Dans une large interview accordée à Sudinfo ce week-end, le Premier ministre Bart De Wever aborde notamment la question migratoire et défend les mesures prises par son gouvernement. Il en profite également pour critiquer la vision économique du président du PS Paul Magnette, qu’il accuse de privilégier la redistribution au détriment de la création de richesse.
Publié par J.PE
• Mis à jour le
Résumé de l'article
— Bart De Wever défend les mesures migratoires de son gouvernement et estime qu’elles s’inscrivent dans le futur pacte européen sur l’asile.
— Il accuse Paul Magnette de privilégier la redistribution au détriment de la création de richesse.
— Le Premier ministre affirme assumer pleinement sa fonction et estime que les décisions budgétaires difficiles doivent être prises en début de législature.
Sur les récentes mesures migratoires prises par son gouvernement et qui sont attaqués, il est sûr qu’elles passeront et déclare : « On est à 100 % sûr que cela entre dans le nouveau pacte d’immigration que l’Europe fera entrer en vigueur en juin. Ce serait bizarre d’arrêter une politique que l’on est sûr de pouvoir mener en juin. La Cour constitutionnelle n’a d’ailleurs rien annulé, mais suspendu et posé une question préjudicielle à la Cour européenne ; nous l’avions posée à l’époque (…) Ne soyons pas naïfs : derrière les demandeurs d’asile, il y a une industrie, des gens très engagés à gauche, des avocats, des ASBL capables de mobiliser. Le premier lundi après l’arrêt, la file d’attente était deux fois plus longue devant l’Office des étrangers ».

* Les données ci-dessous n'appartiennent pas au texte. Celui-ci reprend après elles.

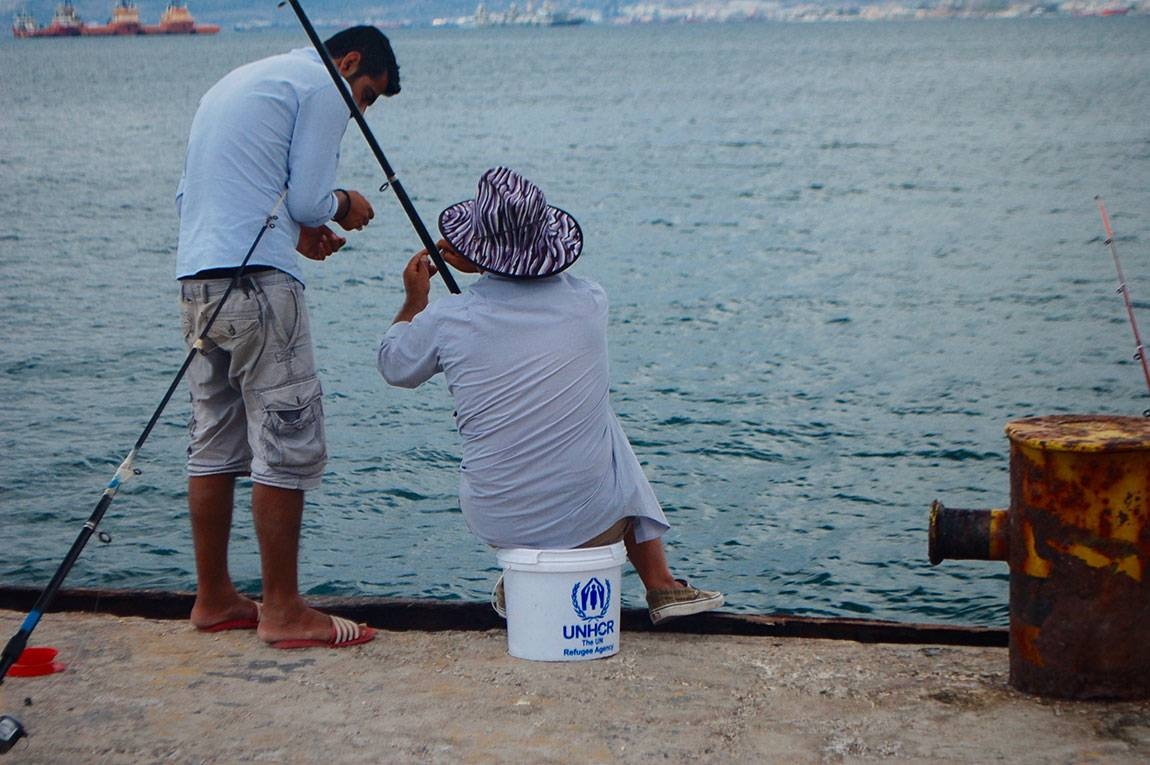 A Tale of Two Countries: Greece - fishing at Skramagas refugee camp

Il profite aussi de son interview pour tacler le Président du PS et sa conception économique qui selon lui nous mène à la catastrophe : « Si on suit Magnette, on est perdu ; l’Europe est perdue. Parce que l’on va se focaliser sur la redistribution de la richesse sans créer de la valeur ajoutée. Il a écrit un livre sur le pain, cela a même été sa meilleure vente parmi tous ses livres. Un boulanger sait que distribuer du pain que l’on n’a pas cuit, c’est compliqué. Il faut d’abord le cuire ; ça, c’est la croissance économique, la productivité, l’innovation, la compétitivité. Si on oublie tout ça, on arrive au moment où il n’y a plus rien à donner, à personne… »

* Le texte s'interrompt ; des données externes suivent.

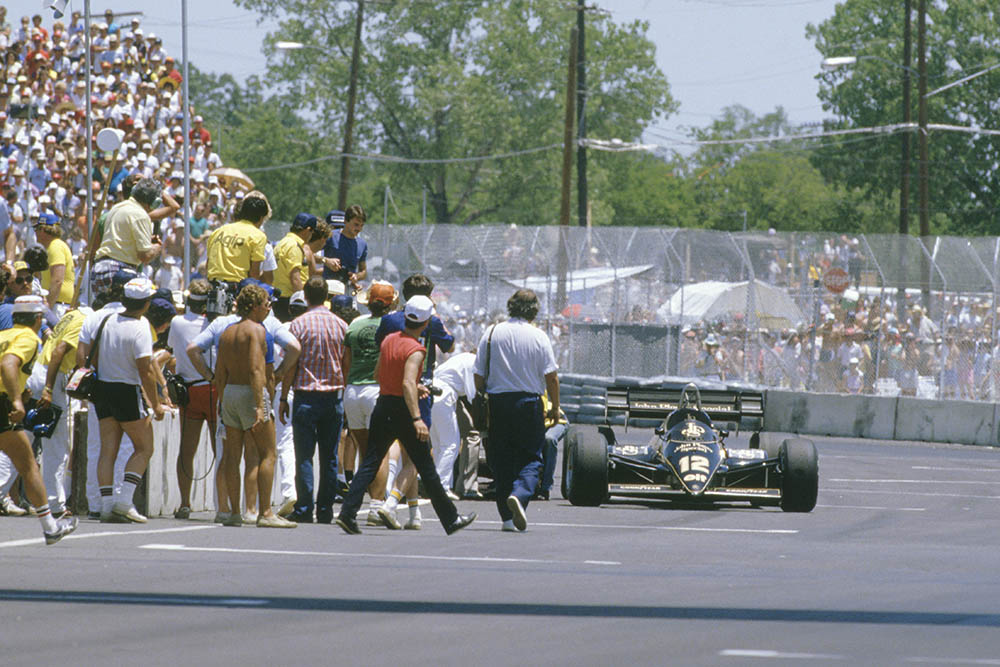 Nigel Mansell (Lotus 95T Renault) near to exhaustion, glanced a wall heavily and damaged the gear selectors on his car. He came to a standstill, then heroicly pushed his car to the line to eventually finish in sixth position.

Il déclare même s’amuser dans son rôle de Premier Ministre que certains francophones n’auraient jamais vu le voir endosser avec autant de talent : « Ce n’était pas mon rêve de devenir Premier ministre, mais j’assume et je m’amuse. Tant que je peux me regarder dans le miroir et me dire que je fais un boulot utile. On ne gagnera jamais le prix de beauté pour la gestion de la Belgique, mais au fur et à mesure que la législature progresse, le courage politique va diminuer, c’est logique. Les décisions budgétaires difficiles doivent être prises les deux premières années. »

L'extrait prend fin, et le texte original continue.